Suppose you provide “Substantial Services” to your guests – in addition to a nice place to stay. The income you make needs to be reported on a Schedule C. You’ve elevated your activity to that of a business, which significantly impacts how your short-term rental is taxed.
Schedule C Substantial Services
Here are some examples of services that would be considered “substantial”:
- Cleaning of the rental each day while the same guests occupy the property.
- Changing bed sheets and other linens each day while the same guests occupy the property.
- Concierge services.
- Conducting guest tours and outings.
- Providing meals and entertainment (like providing breakfast each morning).
- Providing transportation.
- Providing other “hotel-like” services.
The Good News
Good News: If you’ve created a Schedule C business with your short-term rental and produce a tax-deductible loss, you can combine it with any other self-employment income and minimize your overall self-employment tax. IF you don’t have other self-employment income, the loss is considered an ordinary loss and deductible against any other income and essentially is an ‘above the line deduction.’

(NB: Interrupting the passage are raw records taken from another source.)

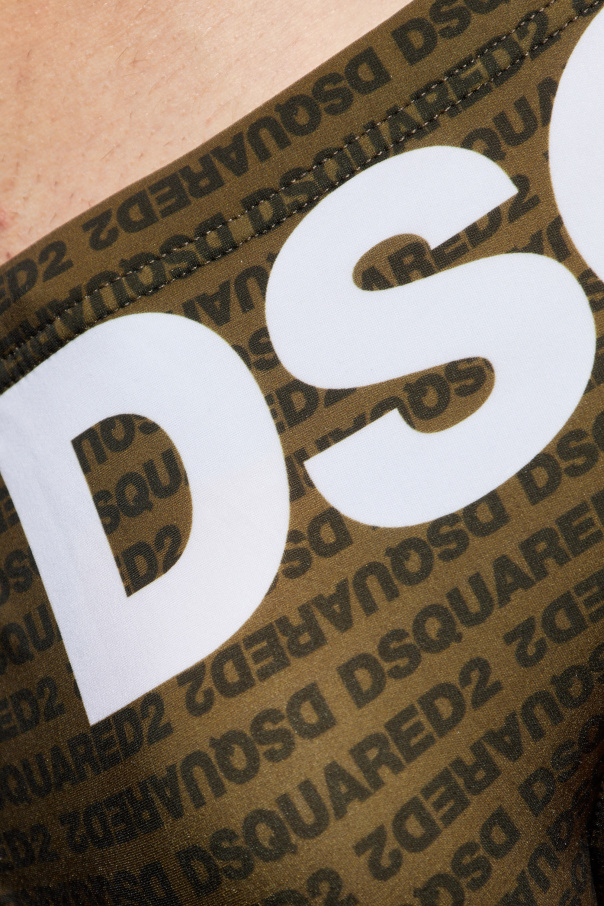 Dsquared2 Monogram swim briefs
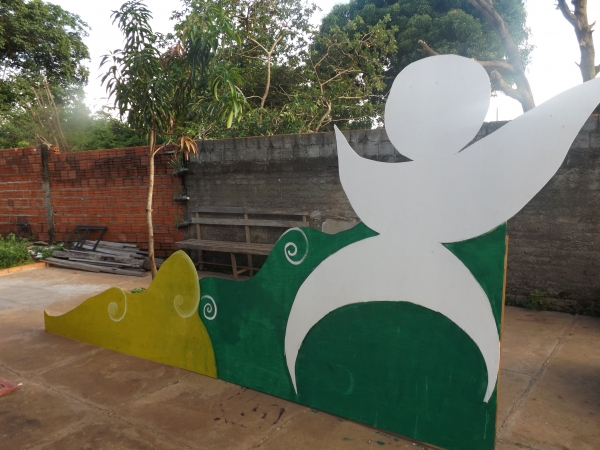 Ornamentação do Carnaval 2014 de Lagoa Alegre - Imagem 4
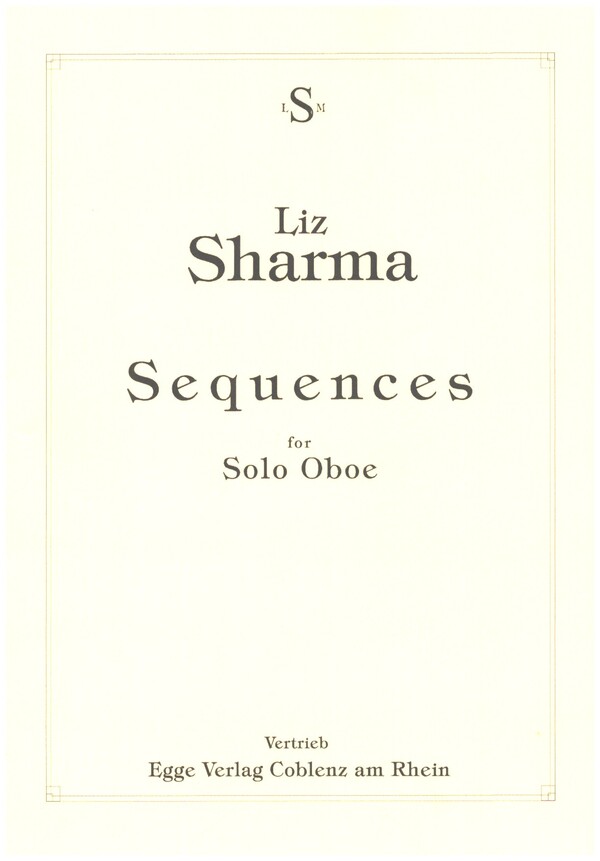 Sequenzas  for solo oboe  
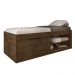 Cama Box Sapateira Moal Malbec com Colchão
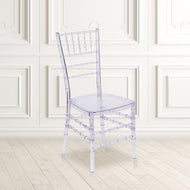 Crystal chiavari chair moq 12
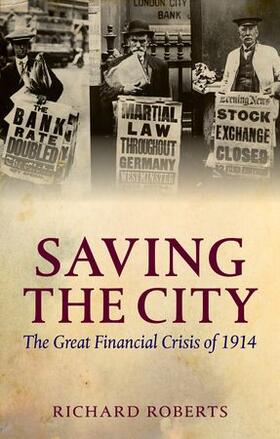 Roberts |  Saving the City | Buch |  Sack Fachmedien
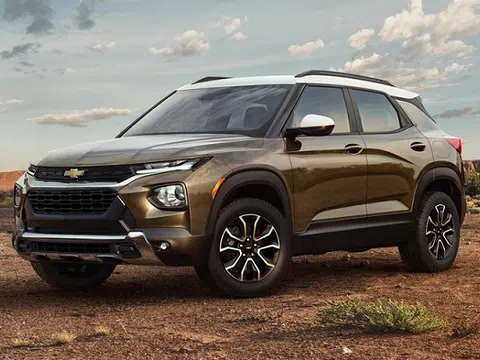 Chevrolet Trailblazer 2021 từ 461 triệu đồng "cháy hàng" tại Bắc Mỹ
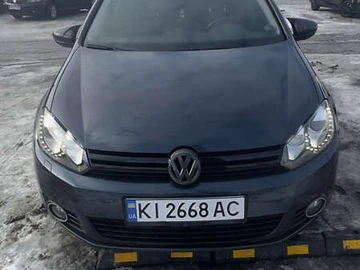 Авто Volkswagen Golf 2011 № 8507605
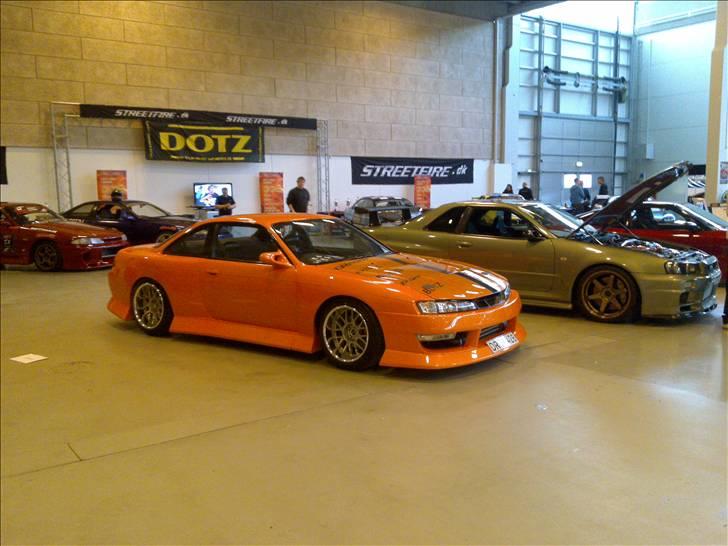 Nissan Silvia s14 <-widebody-> billede 18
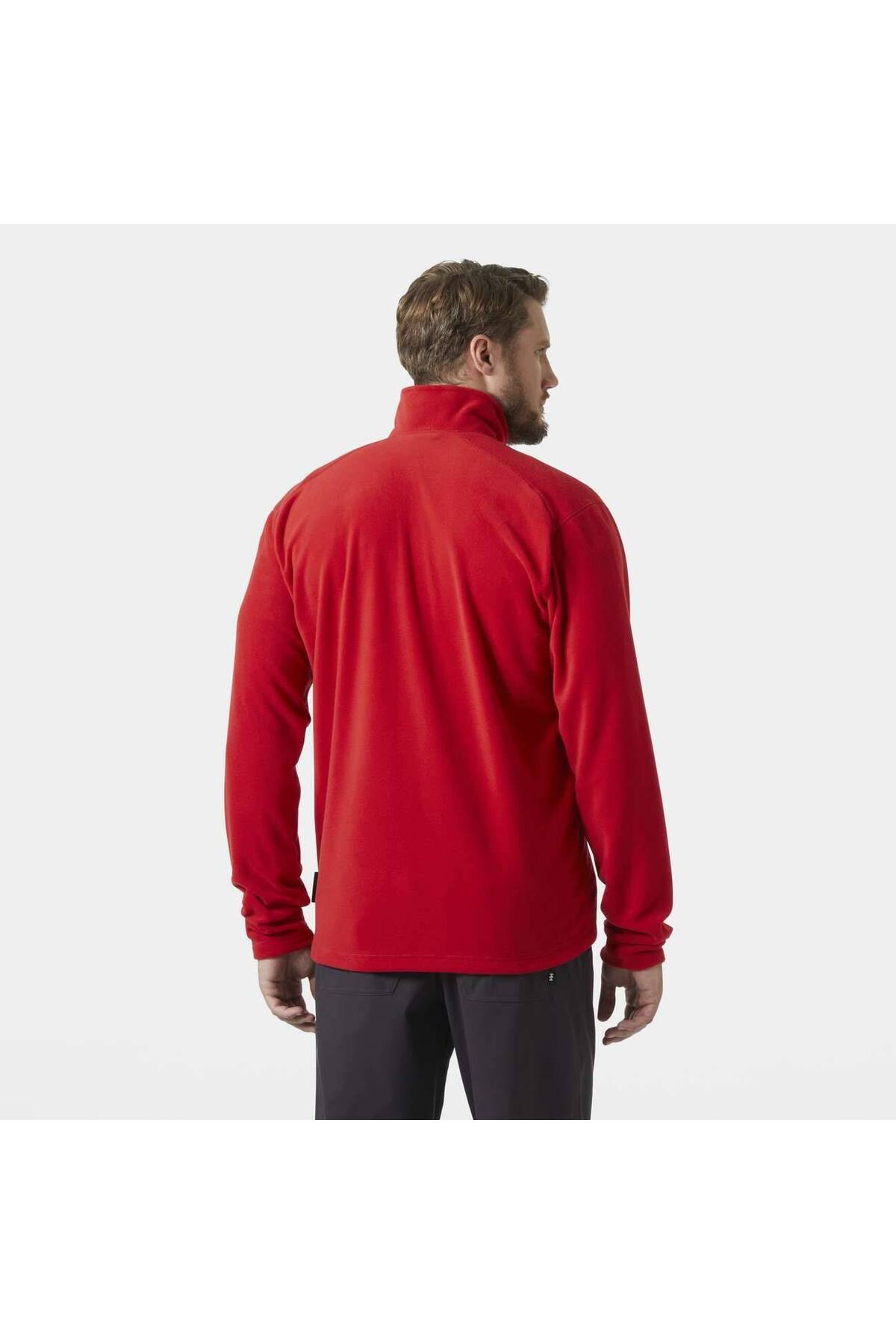 Fullzip Fermuarlı Erkek Polar HH..12011 — قرمز HH12011HHA163 — تصویر 5 از 5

Another good news is that if you generate ‘net income’ with the operation, you will likely qualify for the 199A deduction against the income.
The Bad News
Bad News: Any schedule C substantial services profits you generate are subject to self-employment taxes like any other small business operation. However, as I have taught for years, all is not lost, and the S-Corporation can come to your rescue and significantly mitigate any SE Tax.